# GIVEN INSTRUCTION A:
Please identify every line in the records below that contains the word "rear", and copy each of those lines. Case counts.

# SOURCE EXCERPT:
++++
The Seven or Eight Deaths of Stella Fortuna

by Juliet Grames
Jan 20-Feb 9, 2020

There is nothing I like more than a sweeping saga that spans time and generations, and in this case, more than one hundred years. So much needs to be told. Perceptions of characters may change for better or for worse, and some may stay the same. It's a true testament to the author who can evoke such strong feelings for these fictional characters.

Immediately, Grames paints a picture of a staunch Catholic upbringing where tradition is everything. And yet, you can't help but laugh out loud.
"Assunta was shy of boys and had been successfully trained to channel that groin-tightening teenage energy into concentrating on Mother Mary’s virginity while reciting the rosary."
And while there were plenty of laughs – especially every time Stella's sister threw herself to the ground in hysterics – the brutally painful moments erased any of the humor. But for me, a successful book is one that can take my emotions on a roller coaster ride.
"Those who eat alone choke alone." ~CALABRESE PROVERB
A sign of a great book for me is when I think about getting back to it every minute of the day. I actually woke up early this morning anticipating the last few chapters. I also "accidentally" stayed up way too late on a school night as the time passed unnoticed over Stella's story.
"Without faith there are no miracles, just coincidences."
In the end it's about family, faith and tradition and what it takes to endure all these things successfully over the course of a lifetime.
++++
# GIVEN INSTRUCTION B:
Which Calabrese proverb does the review quote?

# DATA EXTRACT:
++++
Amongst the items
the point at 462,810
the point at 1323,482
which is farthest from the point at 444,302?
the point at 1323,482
++++
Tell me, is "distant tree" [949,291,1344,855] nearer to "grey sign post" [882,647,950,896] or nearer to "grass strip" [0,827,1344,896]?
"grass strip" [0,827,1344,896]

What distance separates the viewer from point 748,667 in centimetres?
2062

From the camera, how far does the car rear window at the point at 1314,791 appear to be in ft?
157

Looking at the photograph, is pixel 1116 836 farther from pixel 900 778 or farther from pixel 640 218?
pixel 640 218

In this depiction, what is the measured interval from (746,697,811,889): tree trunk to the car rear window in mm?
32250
++++
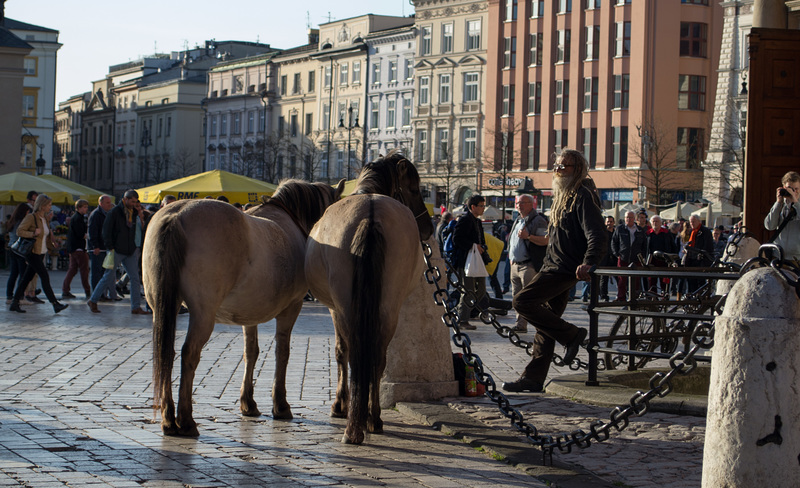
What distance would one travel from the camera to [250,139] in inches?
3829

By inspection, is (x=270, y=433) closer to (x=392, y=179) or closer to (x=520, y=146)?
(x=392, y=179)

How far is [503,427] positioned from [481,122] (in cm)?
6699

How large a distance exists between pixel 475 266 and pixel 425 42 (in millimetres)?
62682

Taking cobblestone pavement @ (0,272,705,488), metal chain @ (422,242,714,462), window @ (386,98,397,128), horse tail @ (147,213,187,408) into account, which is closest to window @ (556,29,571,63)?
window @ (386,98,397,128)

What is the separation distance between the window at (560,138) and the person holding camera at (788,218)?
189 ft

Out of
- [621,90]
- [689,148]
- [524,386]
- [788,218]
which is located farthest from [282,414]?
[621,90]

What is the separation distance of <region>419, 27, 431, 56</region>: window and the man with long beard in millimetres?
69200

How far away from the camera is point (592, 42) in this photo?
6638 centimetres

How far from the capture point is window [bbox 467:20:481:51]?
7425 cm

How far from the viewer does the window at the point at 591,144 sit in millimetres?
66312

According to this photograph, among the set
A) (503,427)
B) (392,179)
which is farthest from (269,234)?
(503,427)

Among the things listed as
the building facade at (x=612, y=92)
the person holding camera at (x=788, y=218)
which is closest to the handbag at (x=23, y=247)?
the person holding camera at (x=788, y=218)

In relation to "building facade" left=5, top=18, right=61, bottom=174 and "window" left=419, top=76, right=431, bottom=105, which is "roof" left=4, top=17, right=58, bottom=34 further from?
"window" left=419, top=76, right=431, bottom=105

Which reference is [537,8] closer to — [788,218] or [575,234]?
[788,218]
++++
# RESPONSE A:
From the camera, how far does the car rear window at the point at 1314,791 appear to be in ft?
In this depiction, what is the measured interval from (746,697,811,889): tree trunk to the car rear window in mm?

# RESPONSE B:
"Those who eat alone choke alone."